We maybe need an introduction to all the advance work done on nanotechnology for everyone who didn’t grow up reading “Engines of Creation” as a twelve-year-old or “Nanosystems” as a twenty-year-old. We basically know it’s possible; you can look at current biosystems and look at physics and do advance design work and get some pretty darned high confidence that you can make things with covalent-bonded molecules, instead of van-der-Waals folded proteins, that are to bacteria as airplanes to birds.
For what it’s worth, I’m pretty sure the original author of this particular post happens to agree with me about this.
Eliezer, you can discuss roadmaps to how one might actually build nanotechnology. You have the author of Nanosystems right here. What I think you get consistently wrong is you are missing all the intermediate incremental steps it would actually require, and the large amount of (probably robotic) “labor” it would take.
A mess of papers published by different scientists in different labs with different equipment and different technicians on nanoscale phenomena does not give even a superintelligence enough actionable information to simulate the nanoscale and skip the research.
It’s like those Sherlock Holmes stories you often quote: there are many possible realities consistent with weak data, and a superintelligence may be able to enumerate and consider them all, but it still doesn’t know which ones are consistent with ground truth reality.
Yes. Please do.
This would be of interest to many people. The tractability of nanotech seems like a key parameter for forecasting AI x-risk timelines.
Seconding. I’d really like a clear explanation of why he tends to view nanotech as such a game changer. Admittedly Drexler is on the far side of nanotechnology being possible, and wrote a series of books about it: (Engines of Creation, Nanosystems, and Radical Abundance)
Ah. Yeah, that does sound like something LessWrong resources have been missing, then — and not just for my personal sake. Anecdotally, I’ve seen several why-I’m-an-AI-skeptic posts circulating on social media for whom “EY makes crazy leaps of faith about nanotech” was a key point of why they rejected the overall AI-risk argument.

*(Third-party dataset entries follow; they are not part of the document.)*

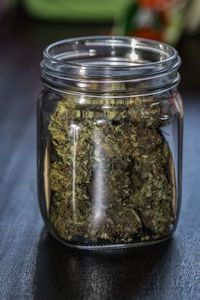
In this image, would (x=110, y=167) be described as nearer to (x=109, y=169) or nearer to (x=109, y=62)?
(x=109, y=169)

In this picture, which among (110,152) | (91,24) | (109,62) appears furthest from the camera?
(91,24)

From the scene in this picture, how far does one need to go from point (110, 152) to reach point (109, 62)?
0.14m

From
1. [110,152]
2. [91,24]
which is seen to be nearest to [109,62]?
[110,152]

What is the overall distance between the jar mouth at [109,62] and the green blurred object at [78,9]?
0.92 meters

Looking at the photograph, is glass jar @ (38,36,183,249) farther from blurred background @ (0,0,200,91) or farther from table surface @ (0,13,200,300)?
blurred background @ (0,0,200,91)

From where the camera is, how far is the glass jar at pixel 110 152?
65cm

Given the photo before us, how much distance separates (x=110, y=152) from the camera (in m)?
0.65

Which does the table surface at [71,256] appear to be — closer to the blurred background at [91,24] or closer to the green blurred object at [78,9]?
the blurred background at [91,24]

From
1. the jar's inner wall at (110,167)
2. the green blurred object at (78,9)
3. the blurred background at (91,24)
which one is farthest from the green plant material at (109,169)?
the green blurred object at (78,9)

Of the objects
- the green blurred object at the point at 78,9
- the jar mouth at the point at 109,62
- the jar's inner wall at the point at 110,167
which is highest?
the jar mouth at the point at 109,62

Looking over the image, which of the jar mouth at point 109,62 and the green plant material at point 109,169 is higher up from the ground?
the jar mouth at point 109,62

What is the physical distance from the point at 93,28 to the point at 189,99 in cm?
52

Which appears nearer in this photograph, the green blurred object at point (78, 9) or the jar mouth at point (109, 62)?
the jar mouth at point (109, 62)

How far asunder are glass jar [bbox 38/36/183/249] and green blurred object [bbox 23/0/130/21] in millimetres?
989
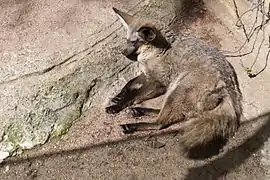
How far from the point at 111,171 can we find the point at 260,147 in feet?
3.04

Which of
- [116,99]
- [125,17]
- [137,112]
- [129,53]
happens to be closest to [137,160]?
[137,112]

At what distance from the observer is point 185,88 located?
3.21 meters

(As it stands, my objection to your mini-summary would be that that sure, “blind” grey goo does trivially seem possible, but programmable/‘smart’ goo that seeks out e.g. computer CPUs in particular could be a whole other challenge, and a less obviously solvable one looking at bacteria. But maybe that “common-sense” distinction dissolves with a better understanding of the actual theory.)
I believe that
enough to “flip the tables strongly enough”. What I don’t believe is that we can feasibly find such systems before a more integrated system is found by less careful researchers. Say, we couldn’t do it with less than 100x the resources being put into training general, integrated, highly capable systems. I’d compare husbandry with trying to design an organism from scratch in DNA space; the former just requires some high-level hooking things up together, where the later requires a massive amount of multi-level engineering.
Elizer, what is the cost for getting caught in outright deception for a superintelligence?
It’s death, right? Humans would stop using that particular model because it can’t be trusted, and it would become a dead branch on a model zoo.
So it’s prisoner’s dilemma, but if you don’t defect, and one of 20 others, many of whom you have never communicated with, tells the truth, all of you will die except the ones who defected.